Retinal hemorrhage and brain injury patterns on diffusion-weighted magnetic resonance imaging in children with head trauma.
Publication/Presentation Date
12-1-2013
Abstract
PURPOSE: To evaluate associations between retinal hemorrhage severity and hypoxic-ischemic brain injury (HII) patterns by diffusion-weighted magnetic resonance imaging (DW-MRI) in young children with head trauma.
METHODS: DW-MRI images of a consecutive cohort study of children under age 3 years with inflicted or accidental head trauma who had eye examinations were analyzed by two independent masked examiners for type, severity, and location of primary lesions attributable to trauma, HII secondary to trauma, and mixed injury patterns. Retinal hemorrhage was graded retrospectively on a scale from 1 (none) to 5 (severe).
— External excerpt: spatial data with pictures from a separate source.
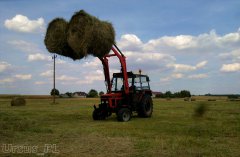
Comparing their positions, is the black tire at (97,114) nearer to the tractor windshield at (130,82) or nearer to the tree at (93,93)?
the tractor windshield at (130,82)

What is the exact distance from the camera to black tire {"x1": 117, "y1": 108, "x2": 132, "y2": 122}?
15906mm

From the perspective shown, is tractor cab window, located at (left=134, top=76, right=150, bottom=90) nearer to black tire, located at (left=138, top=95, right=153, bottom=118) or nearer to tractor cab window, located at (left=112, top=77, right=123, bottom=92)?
black tire, located at (left=138, top=95, right=153, bottom=118)

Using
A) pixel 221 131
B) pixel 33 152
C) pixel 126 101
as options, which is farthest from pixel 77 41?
pixel 33 152

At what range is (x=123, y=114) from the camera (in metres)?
16.1

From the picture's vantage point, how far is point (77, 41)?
14312 millimetres

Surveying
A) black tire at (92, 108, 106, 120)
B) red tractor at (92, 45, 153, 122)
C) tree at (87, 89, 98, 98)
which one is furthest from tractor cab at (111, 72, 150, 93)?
tree at (87, 89, 98, 98)

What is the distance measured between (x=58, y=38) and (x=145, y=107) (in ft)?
18.1

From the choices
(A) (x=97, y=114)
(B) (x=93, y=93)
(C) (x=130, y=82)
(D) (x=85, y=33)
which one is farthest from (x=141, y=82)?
(B) (x=93, y=93)

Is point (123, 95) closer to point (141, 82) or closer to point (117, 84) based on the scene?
point (117, 84)

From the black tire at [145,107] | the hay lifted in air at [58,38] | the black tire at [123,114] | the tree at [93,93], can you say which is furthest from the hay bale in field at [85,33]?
the tree at [93,93]

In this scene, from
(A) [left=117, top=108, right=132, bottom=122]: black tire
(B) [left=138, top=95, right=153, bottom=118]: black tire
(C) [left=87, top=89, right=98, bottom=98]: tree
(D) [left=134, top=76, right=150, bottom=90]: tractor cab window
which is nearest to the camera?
(A) [left=117, top=108, right=132, bottom=122]: black tire

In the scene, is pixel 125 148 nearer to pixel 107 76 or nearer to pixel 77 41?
pixel 77 41

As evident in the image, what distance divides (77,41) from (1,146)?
6.53 metres

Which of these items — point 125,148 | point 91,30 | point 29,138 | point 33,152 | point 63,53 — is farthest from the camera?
point 63,53
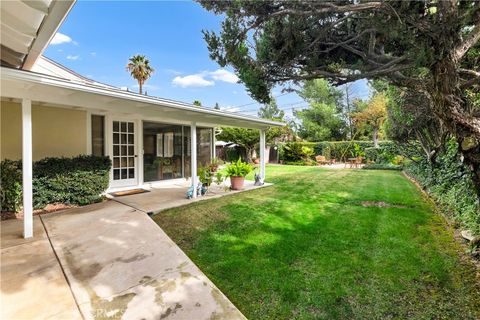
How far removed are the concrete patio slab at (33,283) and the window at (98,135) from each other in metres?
3.76

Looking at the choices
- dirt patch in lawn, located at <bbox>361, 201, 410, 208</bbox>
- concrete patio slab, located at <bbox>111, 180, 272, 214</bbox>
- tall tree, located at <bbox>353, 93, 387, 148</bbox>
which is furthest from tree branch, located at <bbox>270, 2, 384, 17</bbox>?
tall tree, located at <bbox>353, 93, 387, 148</bbox>

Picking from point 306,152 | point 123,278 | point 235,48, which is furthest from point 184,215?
point 306,152

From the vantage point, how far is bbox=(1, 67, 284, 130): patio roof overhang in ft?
13.1

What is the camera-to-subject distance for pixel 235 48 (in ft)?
11.3

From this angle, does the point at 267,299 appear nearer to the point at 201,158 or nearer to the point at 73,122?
the point at 73,122

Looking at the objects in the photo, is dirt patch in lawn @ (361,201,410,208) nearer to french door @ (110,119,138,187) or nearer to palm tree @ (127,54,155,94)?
french door @ (110,119,138,187)

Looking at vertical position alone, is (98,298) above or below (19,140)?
below

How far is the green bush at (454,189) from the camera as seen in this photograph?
14.1 ft

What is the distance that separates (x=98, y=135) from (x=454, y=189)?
9.63 meters

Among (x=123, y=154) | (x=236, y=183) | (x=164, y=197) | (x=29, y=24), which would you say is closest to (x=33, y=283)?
(x=29, y=24)

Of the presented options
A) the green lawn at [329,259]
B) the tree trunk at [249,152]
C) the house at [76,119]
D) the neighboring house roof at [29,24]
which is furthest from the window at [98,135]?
the tree trunk at [249,152]

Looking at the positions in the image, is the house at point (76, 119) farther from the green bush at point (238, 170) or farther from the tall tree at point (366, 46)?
the tall tree at point (366, 46)

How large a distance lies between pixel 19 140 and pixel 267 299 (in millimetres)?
7081

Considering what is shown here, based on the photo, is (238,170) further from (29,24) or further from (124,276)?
(29,24)
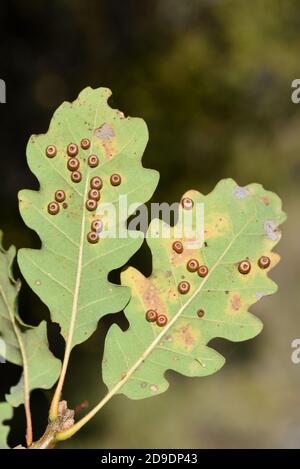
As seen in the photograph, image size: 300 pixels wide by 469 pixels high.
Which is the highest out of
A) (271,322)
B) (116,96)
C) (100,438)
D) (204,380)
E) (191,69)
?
(191,69)

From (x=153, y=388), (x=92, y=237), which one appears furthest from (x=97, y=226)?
(x=153, y=388)

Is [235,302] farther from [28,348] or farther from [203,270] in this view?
[28,348]

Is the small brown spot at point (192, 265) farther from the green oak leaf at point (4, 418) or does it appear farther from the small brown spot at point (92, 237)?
the green oak leaf at point (4, 418)

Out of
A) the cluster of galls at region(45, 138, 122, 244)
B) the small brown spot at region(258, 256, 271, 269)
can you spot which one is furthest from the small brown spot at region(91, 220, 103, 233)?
the small brown spot at region(258, 256, 271, 269)

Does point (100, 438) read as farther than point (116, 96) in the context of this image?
No

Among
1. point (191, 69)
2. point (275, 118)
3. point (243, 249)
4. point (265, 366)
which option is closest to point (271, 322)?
point (265, 366)

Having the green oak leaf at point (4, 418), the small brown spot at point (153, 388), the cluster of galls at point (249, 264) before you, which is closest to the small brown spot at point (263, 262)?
the cluster of galls at point (249, 264)

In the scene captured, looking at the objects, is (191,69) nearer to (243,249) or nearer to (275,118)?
(275,118)
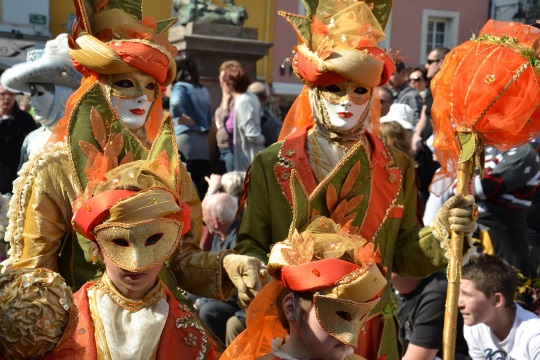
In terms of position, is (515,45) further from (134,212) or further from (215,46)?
(215,46)

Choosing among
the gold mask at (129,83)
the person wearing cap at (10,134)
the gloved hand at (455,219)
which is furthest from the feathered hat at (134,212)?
the person wearing cap at (10,134)

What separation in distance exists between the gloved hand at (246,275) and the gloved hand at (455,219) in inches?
31.3

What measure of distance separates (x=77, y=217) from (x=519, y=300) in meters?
3.70

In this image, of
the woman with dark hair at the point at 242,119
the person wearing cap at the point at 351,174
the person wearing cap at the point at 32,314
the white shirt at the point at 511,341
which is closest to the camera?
the person wearing cap at the point at 32,314

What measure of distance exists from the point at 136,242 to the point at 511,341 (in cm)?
266

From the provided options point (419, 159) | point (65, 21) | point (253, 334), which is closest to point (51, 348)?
point (253, 334)

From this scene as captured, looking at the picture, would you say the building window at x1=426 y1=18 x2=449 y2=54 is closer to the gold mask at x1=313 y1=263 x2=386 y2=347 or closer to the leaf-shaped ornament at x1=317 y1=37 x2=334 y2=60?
the leaf-shaped ornament at x1=317 y1=37 x2=334 y2=60

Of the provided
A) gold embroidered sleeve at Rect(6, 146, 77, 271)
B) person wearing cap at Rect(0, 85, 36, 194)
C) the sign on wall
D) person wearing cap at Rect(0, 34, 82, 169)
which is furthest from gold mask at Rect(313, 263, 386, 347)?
the sign on wall

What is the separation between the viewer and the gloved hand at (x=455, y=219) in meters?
4.07

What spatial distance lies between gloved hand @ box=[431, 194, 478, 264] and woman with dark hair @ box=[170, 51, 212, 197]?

RESULTS: Retinal hemorrhage score was 3-5 in 6 of 7 patients with predominantly post-traumatic HII pattern and 4 of 32 who had traumatic injury without HII (P < 0.001) on DW-MRI imaging. Severe retinal hemorrhage was observed in absence of HII but only in inflicted injury. Retinal hemorrhage severity was correlated with HII severity (ρ = 0.53, P < 0.001) but not traumatic injury severity (ρ = -0.10, P = 0.50). HII severity was associated with retinal hemorrhage score 3-5 (P = 0.01), but traumatic injury severity was not (P = 0.37).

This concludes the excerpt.